07 January 2017


'The Common Law and Taxation of Trusts in Australia in the Twenty-First Century' by Alexander Robert Fullarton from 2001 argues that
the concept of the ‘trust’ held for over a thousand years under the British legal system is drawing to a close. Education and Legislation is heralding the demise of that ancient and noble institution in the Australian context. The Paper puts forward various alternatives and solutions to the identified problems. 
The term ‘trust’ by definition expresses honour, reliance, justice and friendship. It implies an honourable relationship under which the property of one, the beneficiary, is placed in the control of another, the trustee. The Knights and Barons of Medieval England did not trust their descendants to manage their titles in a favourable fashion but suspected they would slowly but surely allow the decay of property that the barons had fought long and hard to establish. Various types of trust have come to be recognised in modern law. 
In modern times the focus of trusts has shifted somewhat from the preservation of property to the alienation of income and hence taxation. Australian taxation law has continued to attempt to tax the income and property of these trusts with varying degrees of success. Series of Australian Governments have enacted and proposed legislation to pierce the trust structure and tax the income in the hands of the beneficiaries. Where the beneficiaries cannot be taxed the trustee is responsible for the tax. 
For trading purposes trusts are no longer the optimum business structure. The previous taxation benefits of income splitting (and thereby reducing individual taxation burdens) are coming to an end. Trust income arising from personal exertion, whereby income earned by an individual is attempted to be transposed into earnings of a trust, has been vigorously attacked in recent years. The problem is that it is difficult to distinguish between a ‘genuine purpose’ and a ‘tax avoidance one’. 
As beneficiaries are becoming more legally aware they realise the property of their parents has been transferred to them. Parents are being faced with either having to relinquish ownership and control of ‘their’ property or admit that the structure is simply a means of avoiding tax.
Fullarton's suggested 'outcomes' are -
Constitutionally, the Australian Federal Government does not have power to legislate with respect to Trusts other than indirectly by way of matters arising to the taxation implications. The legislative power over Trusts remains in the hands of the States. However a brief history of successive transfer of legislative power from the States to the Commonwealth government indicates that a Federal ‘Trusts Act’ may be inevitable. The Labor Whitlam Government started the Federal Government down the road of ‘centralisation’. The company’s legislative impasse clearly demonstrates the frustration with which successive Federal Governments have been plagued. The problem began with the High Court decision in 1908 in the Huddart Parker and Co Pty Ltd v Moorhead case and has not yet been resolved with the introduction of uniform company’s legislation despite continual attempts over ninety years. From the outset of Federation, the Commonwealth of Australia was envisaged as a servant of the States. The enactors of the Constitution deliberately limited the powers of the Federal Government such that the States would retain sovereignty and control over all matters other than those specifically handed over to the Commonwealth. Clearly there were matters that in the national interest, a central authority was better able to co-ordinate. For the purposes of uniformity, defence, navigation, currency, quarantine, foreign policy and other like matters were placed in the hands of a ‘central authority’. Almost immediately clashes and faults began to appear in the intent and the legal enforcement of the Constitution. The decision of the Huddart Parker and Co Pty Ltd v Moorhead case demonstrated what can happen if rules are followed to the letter and if lawyers argue issues line-by-line and word-by-word. The matter of the Commonwealth power to levy income tax is itself a pivotal point in Australian legal history and arguably the subject of voluminous debate. Discussion of this point is outside the scope of this paper but it is important to note briefly the essential elements by which the ITAA 1936 came into existence, its continuance and the ramifications thereof. ...

▶ **TASK DESCRIPTION**: Please name the 1908 High Court case that, according to the text on trusts above, began the problem with companies legislation.

▶ **SUPPLIED INFORMATION**:
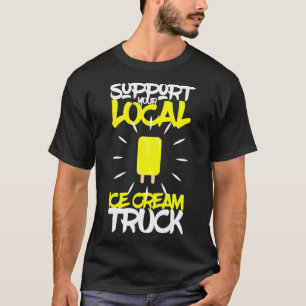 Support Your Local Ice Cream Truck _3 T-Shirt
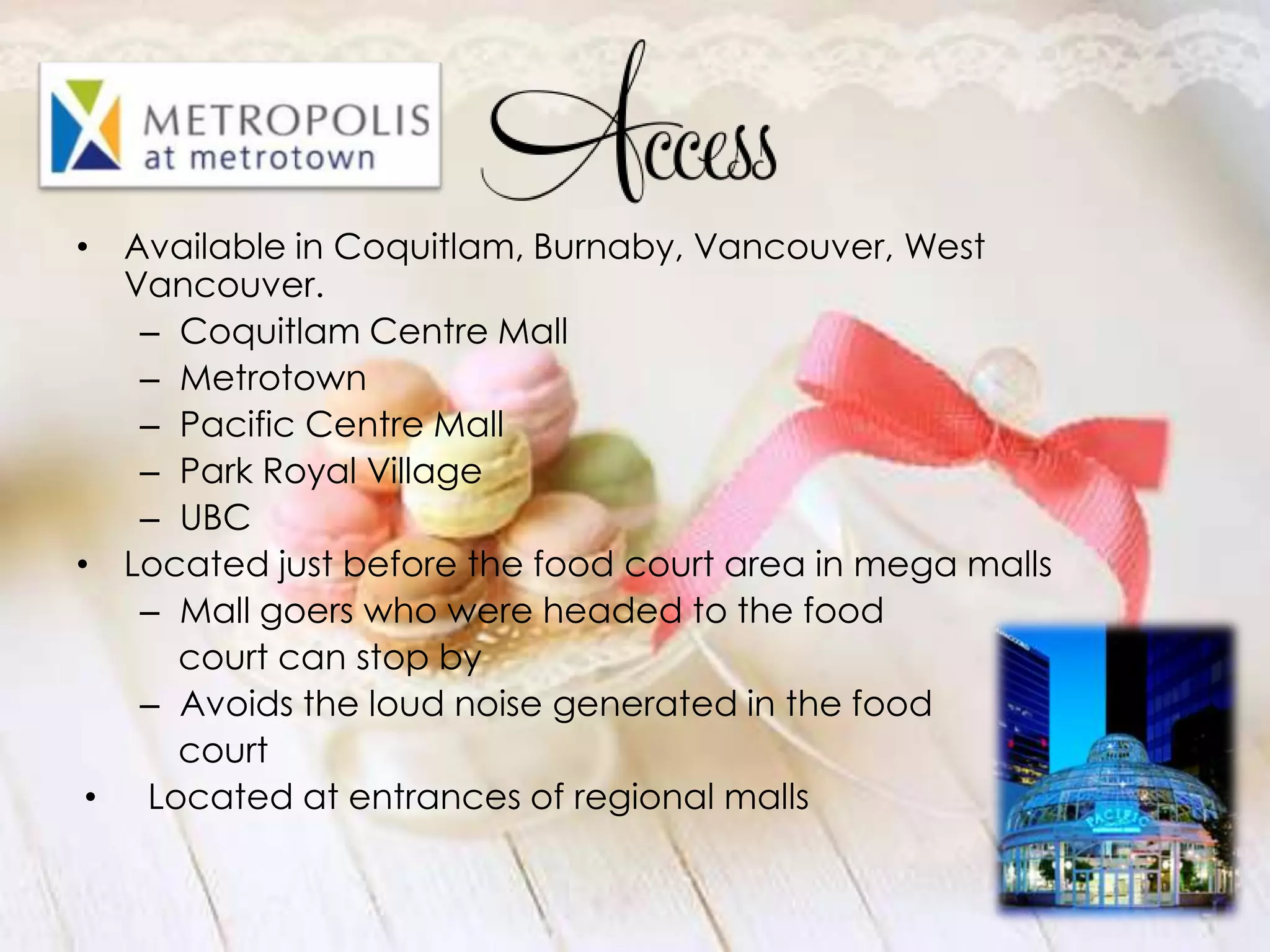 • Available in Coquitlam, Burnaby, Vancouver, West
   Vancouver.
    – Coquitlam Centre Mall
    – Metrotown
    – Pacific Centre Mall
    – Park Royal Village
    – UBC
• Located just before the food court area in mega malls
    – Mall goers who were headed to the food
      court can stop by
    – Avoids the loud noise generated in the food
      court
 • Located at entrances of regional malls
---
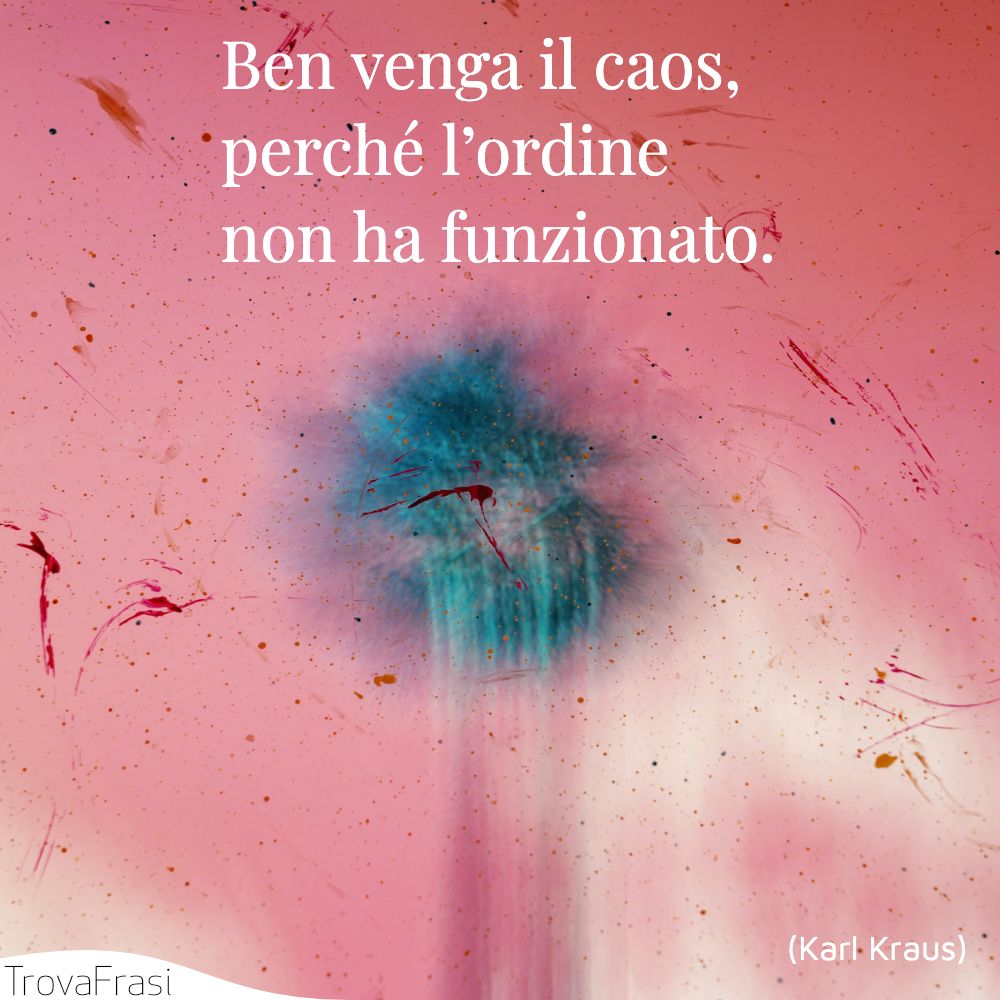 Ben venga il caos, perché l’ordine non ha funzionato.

▶ **ANSWER BELOW**: Huddart Parker and Co Pty Ltd v Moorhead.